- _Text segment_

▬▬▬▬▬▬

Beating the game on Veteran was more about figuring out hacks to the game
mechanics (knowing when to rush through enemy fire to reach the point that
stops enemy respawns) than due to any true challenge with the combat.

One of the few examples of where good challenge was added was the point in the
first Modern Warfare where you have to make a long distance sniper shot. On
the harder difficulty settings, the wind and other factors were more
pronounced, making the shot much more difficult, but in an interesting and
challenging way instead of a more frustrating way. Unfortunately the rest of
the game was filled with enemies with x-ray vision and what seemed like heat-
seeking grenades.

------
Towle_
I feel compelled to bring up what I believe to be a solid counterpoint to the
"if you don't like Easy Mode, then just don't play it" mantra detailed in the
post:

Halo 3's Legendary Campaign vs. Halo 1 and 2's Legendary Campaigns.

For those unfamiliar with the campaign gameplay of the Halo Trilogy (and those
who might need a refresher), each of the three titles had four different
difficulty modes for campaign play: Easy, Normal, Heroic, and Legendary (order
representing increases in difficulty).

Keeping in mind that each of the three titles had these same names for the
campaign difficulty level (and that when you play either Halo 2 or Halo 3 on
Xbox Live, the highest level difficulty you've completed the entire campaign
for is shown to other players in your profile), it's easy to see how the
highest level of achievement might become a status symbol of sorts...

...if, that is, it's difficult to achieve.

▬▬▬▬▬▬

- _Data listing_
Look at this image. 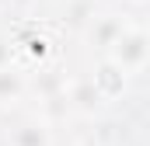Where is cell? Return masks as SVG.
Returning a JSON list of instances; mask_svg holds the SVG:
<instances>
[{"label": "cell", "mask_w": 150, "mask_h": 146, "mask_svg": "<svg viewBox=\"0 0 150 146\" xmlns=\"http://www.w3.org/2000/svg\"><path fill=\"white\" fill-rule=\"evenodd\" d=\"M101 63L119 77H143L150 63V38L140 18H129L126 28L115 35V42L101 52Z\"/></svg>", "instance_id": "6da1fadb"}, {"label": "cell", "mask_w": 150, "mask_h": 146, "mask_svg": "<svg viewBox=\"0 0 150 146\" xmlns=\"http://www.w3.org/2000/svg\"><path fill=\"white\" fill-rule=\"evenodd\" d=\"M126 21H129V14H119V11H101V14H94L91 21H87V28H84V42L101 56L108 45L115 42V35L126 28Z\"/></svg>", "instance_id": "7a4b0ae2"}, {"label": "cell", "mask_w": 150, "mask_h": 146, "mask_svg": "<svg viewBox=\"0 0 150 146\" xmlns=\"http://www.w3.org/2000/svg\"><path fill=\"white\" fill-rule=\"evenodd\" d=\"M7 146H56V136H52V125L45 118H21L7 129Z\"/></svg>", "instance_id": "3957f363"}, {"label": "cell", "mask_w": 150, "mask_h": 146, "mask_svg": "<svg viewBox=\"0 0 150 146\" xmlns=\"http://www.w3.org/2000/svg\"><path fill=\"white\" fill-rule=\"evenodd\" d=\"M28 94V73L21 70V63L0 66V111L18 108Z\"/></svg>", "instance_id": "277c9868"}, {"label": "cell", "mask_w": 150, "mask_h": 146, "mask_svg": "<svg viewBox=\"0 0 150 146\" xmlns=\"http://www.w3.org/2000/svg\"><path fill=\"white\" fill-rule=\"evenodd\" d=\"M11 63H18V42L14 35L0 32V66H11Z\"/></svg>", "instance_id": "5b68a950"}, {"label": "cell", "mask_w": 150, "mask_h": 146, "mask_svg": "<svg viewBox=\"0 0 150 146\" xmlns=\"http://www.w3.org/2000/svg\"><path fill=\"white\" fill-rule=\"evenodd\" d=\"M126 4H129V7H143L147 0H126Z\"/></svg>", "instance_id": "8992f818"}, {"label": "cell", "mask_w": 150, "mask_h": 146, "mask_svg": "<svg viewBox=\"0 0 150 146\" xmlns=\"http://www.w3.org/2000/svg\"><path fill=\"white\" fill-rule=\"evenodd\" d=\"M74 146H94V143H74Z\"/></svg>", "instance_id": "52a82bcc"}, {"label": "cell", "mask_w": 150, "mask_h": 146, "mask_svg": "<svg viewBox=\"0 0 150 146\" xmlns=\"http://www.w3.org/2000/svg\"><path fill=\"white\" fill-rule=\"evenodd\" d=\"M4 4H7V0H0V11H4Z\"/></svg>", "instance_id": "ba28073f"}]
</instances>
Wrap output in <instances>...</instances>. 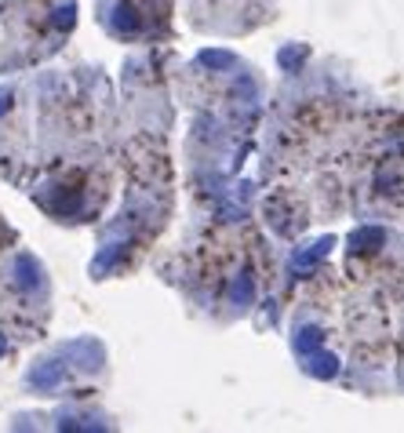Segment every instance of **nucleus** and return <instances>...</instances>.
I'll return each instance as SVG.
<instances>
[{
	"mask_svg": "<svg viewBox=\"0 0 404 433\" xmlns=\"http://www.w3.org/2000/svg\"><path fill=\"white\" fill-rule=\"evenodd\" d=\"M0 179L62 226L106 215L121 182V109L99 66L40 70L0 88Z\"/></svg>",
	"mask_w": 404,
	"mask_h": 433,
	"instance_id": "1",
	"label": "nucleus"
},
{
	"mask_svg": "<svg viewBox=\"0 0 404 433\" xmlns=\"http://www.w3.org/2000/svg\"><path fill=\"white\" fill-rule=\"evenodd\" d=\"M390 109H364L325 77L277 95L263 150V219L281 237L371 212Z\"/></svg>",
	"mask_w": 404,
	"mask_h": 433,
	"instance_id": "2",
	"label": "nucleus"
},
{
	"mask_svg": "<svg viewBox=\"0 0 404 433\" xmlns=\"http://www.w3.org/2000/svg\"><path fill=\"white\" fill-rule=\"evenodd\" d=\"M263 255L266 244L244 212H215L201 222L193 248L182 244L160 274H168L189 306L215 320H233L255 310L258 292L270 281L263 274Z\"/></svg>",
	"mask_w": 404,
	"mask_h": 433,
	"instance_id": "3",
	"label": "nucleus"
},
{
	"mask_svg": "<svg viewBox=\"0 0 404 433\" xmlns=\"http://www.w3.org/2000/svg\"><path fill=\"white\" fill-rule=\"evenodd\" d=\"M52 324V277L0 215V361L44 339Z\"/></svg>",
	"mask_w": 404,
	"mask_h": 433,
	"instance_id": "4",
	"label": "nucleus"
},
{
	"mask_svg": "<svg viewBox=\"0 0 404 433\" xmlns=\"http://www.w3.org/2000/svg\"><path fill=\"white\" fill-rule=\"evenodd\" d=\"M0 77L55 58L77 29V0H0Z\"/></svg>",
	"mask_w": 404,
	"mask_h": 433,
	"instance_id": "5",
	"label": "nucleus"
},
{
	"mask_svg": "<svg viewBox=\"0 0 404 433\" xmlns=\"http://www.w3.org/2000/svg\"><path fill=\"white\" fill-rule=\"evenodd\" d=\"M99 26L121 44L171 40V0H99Z\"/></svg>",
	"mask_w": 404,
	"mask_h": 433,
	"instance_id": "6",
	"label": "nucleus"
},
{
	"mask_svg": "<svg viewBox=\"0 0 404 433\" xmlns=\"http://www.w3.org/2000/svg\"><path fill=\"white\" fill-rule=\"evenodd\" d=\"M277 0H186V15L201 33L240 37L273 19Z\"/></svg>",
	"mask_w": 404,
	"mask_h": 433,
	"instance_id": "7",
	"label": "nucleus"
}]
</instances>
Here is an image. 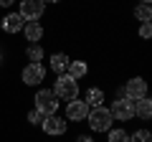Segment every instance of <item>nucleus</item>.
<instances>
[{"instance_id":"nucleus-5","label":"nucleus","mask_w":152,"mask_h":142,"mask_svg":"<svg viewBox=\"0 0 152 142\" xmlns=\"http://www.w3.org/2000/svg\"><path fill=\"white\" fill-rule=\"evenodd\" d=\"M23 86H41L46 81V66L43 64H26L20 71Z\"/></svg>"},{"instance_id":"nucleus-6","label":"nucleus","mask_w":152,"mask_h":142,"mask_svg":"<svg viewBox=\"0 0 152 142\" xmlns=\"http://www.w3.org/2000/svg\"><path fill=\"white\" fill-rule=\"evenodd\" d=\"M41 130H43V135H48V137H61V135H66V130H69V122H66V117H61L58 112H56V114H46Z\"/></svg>"},{"instance_id":"nucleus-3","label":"nucleus","mask_w":152,"mask_h":142,"mask_svg":"<svg viewBox=\"0 0 152 142\" xmlns=\"http://www.w3.org/2000/svg\"><path fill=\"white\" fill-rule=\"evenodd\" d=\"M109 112H112V117L117 122H129V119H134V102L122 97V91H119V94H114V102L109 107Z\"/></svg>"},{"instance_id":"nucleus-23","label":"nucleus","mask_w":152,"mask_h":142,"mask_svg":"<svg viewBox=\"0 0 152 142\" xmlns=\"http://www.w3.org/2000/svg\"><path fill=\"white\" fill-rule=\"evenodd\" d=\"M10 5H15V0H0V8H10Z\"/></svg>"},{"instance_id":"nucleus-26","label":"nucleus","mask_w":152,"mask_h":142,"mask_svg":"<svg viewBox=\"0 0 152 142\" xmlns=\"http://www.w3.org/2000/svg\"><path fill=\"white\" fill-rule=\"evenodd\" d=\"M140 3H147V5H150V0H140Z\"/></svg>"},{"instance_id":"nucleus-14","label":"nucleus","mask_w":152,"mask_h":142,"mask_svg":"<svg viewBox=\"0 0 152 142\" xmlns=\"http://www.w3.org/2000/svg\"><path fill=\"white\" fill-rule=\"evenodd\" d=\"M84 102H86L89 107H104V102H107V91L99 89V86H89L86 99H84Z\"/></svg>"},{"instance_id":"nucleus-8","label":"nucleus","mask_w":152,"mask_h":142,"mask_svg":"<svg viewBox=\"0 0 152 142\" xmlns=\"http://www.w3.org/2000/svg\"><path fill=\"white\" fill-rule=\"evenodd\" d=\"M26 20H41L46 13V3L43 0H20V8H18Z\"/></svg>"},{"instance_id":"nucleus-24","label":"nucleus","mask_w":152,"mask_h":142,"mask_svg":"<svg viewBox=\"0 0 152 142\" xmlns=\"http://www.w3.org/2000/svg\"><path fill=\"white\" fill-rule=\"evenodd\" d=\"M43 3H53V5H58V3H64V0H43Z\"/></svg>"},{"instance_id":"nucleus-2","label":"nucleus","mask_w":152,"mask_h":142,"mask_svg":"<svg viewBox=\"0 0 152 142\" xmlns=\"http://www.w3.org/2000/svg\"><path fill=\"white\" fill-rule=\"evenodd\" d=\"M51 91H53L58 99L71 102V99H79V91H81V89H79V81H76L74 76H69V74H58Z\"/></svg>"},{"instance_id":"nucleus-25","label":"nucleus","mask_w":152,"mask_h":142,"mask_svg":"<svg viewBox=\"0 0 152 142\" xmlns=\"http://www.w3.org/2000/svg\"><path fill=\"white\" fill-rule=\"evenodd\" d=\"M0 64H3V51H0Z\"/></svg>"},{"instance_id":"nucleus-15","label":"nucleus","mask_w":152,"mask_h":142,"mask_svg":"<svg viewBox=\"0 0 152 142\" xmlns=\"http://www.w3.org/2000/svg\"><path fill=\"white\" fill-rule=\"evenodd\" d=\"M134 117H140V119H150L152 117V99L150 97L134 99Z\"/></svg>"},{"instance_id":"nucleus-10","label":"nucleus","mask_w":152,"mask_h":142,"mask_svg":"<svg viewBox=\"0 0 152 142\" xmlns=\"http://www.w3.org/2000/svg\"><path fill=\"white\" fill-rule=\"evenodd\" d=\"M23 26H26V18H23L20 13H8V15L0 20V28H3V33H8V36L20 33Z\"/></svg>"},{"instance_id":"nucleus-19","label":"nucleus","mask_w":152,"mask_h":142,"mask_svg":"<svg viewBox=\"0 0 152 142\" xmlns=\"http://www.w3.org/2000/svg\"><path fill=\"white\" fill-rule=\"evenodd\" d=\"M129 142H152V132L150 130H134L129 135Z\"/></svg>"},{"instance_id":"nucleus-16","label":"nucleus","mask_w":152,"mask_h":142,"mask_svg":"<svg viewBox=\"0 0 152 142\" xmlns=\"http://www.w3.org/2000/svg\"><path fill=\"white\" fill-rule=\"evenodd\" d=\"M132 15H134V20H140V23H150L152 20V8L147 5V3H140V5H134Z\"/></svg>"},{"instance_id":"nucleus-17","label":"nucleus","mask_w":152,"mask_h":142,"mask_svg":"<svg viewBox=\"0 0 152 142\" xmlns=\"http://www.w3.org/2000/svg\"><path fill=\"white\" fill-rule=\"evenodd\" d=\"M26 56H28L31 64H41V61H43V46L41 43H28L26 46Z\"/></svg>"},{"instance_id":"nucleus-7","label":"nucleus","mask_w":152,"mask_h":142,"mask_svg":"<svg viewBox=\"0 0 152 142\" xmlns=\"http://www.w3.org/2000/svg\"><path fill=\"white\" fill-rule=\"evenodd\" d=\"M122 97H127V99H142V97H147V81L142 76H129L124 81V86H122Z\"/></svg>"},{"instance_id":"nucleus-4","label":"nucleus","mask_w":152,"mask_h":142,"mask_svg":"<svg viewBox=\"0 0 152 142\" xmlns=\"http://www.w3.org/2000/svg\"><path fill=\"white\" fill-rule=\"evenodd\" d=\"M33 102H36V109L43 112V114H56L58 112V97L51 89H38Z\"/></svg>"},{"instance_id":"nucleus-22","label":"nucleus","mask_w":152,"mask_h":142,"mask_svg":"<svg viewBox=\"0 0 152 142\" xmlns=\"http://www.w3.org/2000/svg\"><path fill=\"white\" fill-rule=\"evenodd\" d=\"M74 142H94V140H91L89 135H76V137H74Z\"/></svg>"},{"instance_id":"nucleus-20","label":"nucleus","mask_w":152,"mask_h":142,"mask_svg":"<svg viewBox=\"0 0 152 142\" xmlns=\"http://www.w3.org/2000/svg\"><path fill=\"white\" fill-rule=\"evenodd\" d=\"M43 119H46L43 112H38V109H31V112H28V124H33V127H36V124H43Z\"/></svg>"},{"instance_id":"nucleus-1","label":"nucleus","mask_w":152,"mask_h":142,"mask_svg":"<svg viewBox=\"0 0 152 142\" xmlns=\"http://www.w3.org/2000/svg\"><path fill=\"white\" fill-rule=\"evenodd\" d=\"M86 122L91 132H109L114 124V117L109 112V107H91L86 114Z\"/></svg>"},{"instance_id":"nucleus-13","label":"nucleus","mask_w":152,"mask_h":142,"mask_svg":"<svg viewBox=\"0 0 152 142\" xmlns=\"http://www.w3.org/2000/svg\"><path fill=\"white\" fill-rule=\"evenodd\" d=\"M71 56L66 51H53L51 53V71L53 74H66V66H69Z\"/></svg>"},{"instance_id":"nucleus-9","label":"nucleus","mask_w":152,"mask_h":142,"mask_svg":"<svg viewBox=\"0 0 152 142\" xmlns=\"http://www.w3.org/2000/svg\"><path fill=\"white\" fill-rule=\"evenodd\" d=\"M89 107L84 99H71L69 104H66V122H84L89 114Z\"/></svg>"},{"instance_id":"nucleus-21","label":"nucleus","mask_w":152,"mask_h":142,"mask_svg":"<svg viewBox=\"0 0 152 142\" xmlns=\"http://www.w3.org/2000/svg\"><path fill=\"white\" fill-rule=\"evenodd\" d=\"M142 41H150L152 38V23H142L140 26V33H137Z\"/></svg>"},{"instance_id":"nucleus-12","label":"nucleus","mask_w":152,"mask_h":142,"mask_svg":"<svg viewBox=\"0 0 152 142\" xmlns=\"http://www.w3.org/2000/svg\"><path fill=\"white\" fill-rule=\"evenodd\" d=\"M66 74H69V76H74L76 81H79V79H84L89 74V64L84 59H71L69 61V66H66Z\"/></svg>"},{"instance_id":"nucleus-11","label":"nucleus","mask_w":152,"mask_h":142,"mask_svg":"<svg viewBox=\"0 0 152 142\" xmlns=\"http://www.w3.org/2000/svg\"><path fill=\"white\" fill-rule=\"evenodd\" d=\"M23 36H26L28 43H38V41H43L46 28L41 26V20H26V26H23Z\"/></svg>"},{"instance_id":"nucleus-18","label":"nucleus","mask_w":152,"mask_h":142,"mask_svg":"<svg viewBox=\"0 0 152 142\" xmlns=\"http://www.w3.org/2000/svg\"><path fill=\"white\" fill-rule=\"evenodd\" d=\"M107 142H129V132L122 130V127H117V130H109L107 132Z\"/></svg>"}]
</instances>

▬▬▬▬▬▬

- _Written problem 1_
Repeat the passage of the game-difficulty thread from "Halo 3's Legendary" up to and including "difficult to achieve.".
- _Written problem 2_
According to the game-difficulty thread, what four difficulty modes did each Halo title offer for campaign play?

- _Exercise answer 1_
Halo 3's Legendary Campaign vs. Halo 1 and 2's Legendary Campaigns.

For those unfamiliar with the campaign gameplay of the Halo Trilogy (and those
who might need a refresher), each of the three titles had four different
difficulty modes for campaign play: Easy, Normal, Heroic, and Legendary (order
representing increases in difficulty).

Keeping in mind that each of the three titles had these same names for the
campaign difficulty level (and that when you play either Halo 2 or Halo 3 on
Xbox Live, the highest level difficulty you've completed the entire campaign
for is shown to other players in your profile), it's easy to see how the
highest level of achievement might become a status symbol of sorts...

...if, that is, it's difficult to achieve.

- _Exercise answer 2_
Easy, Normal, Heroic, and Legendary.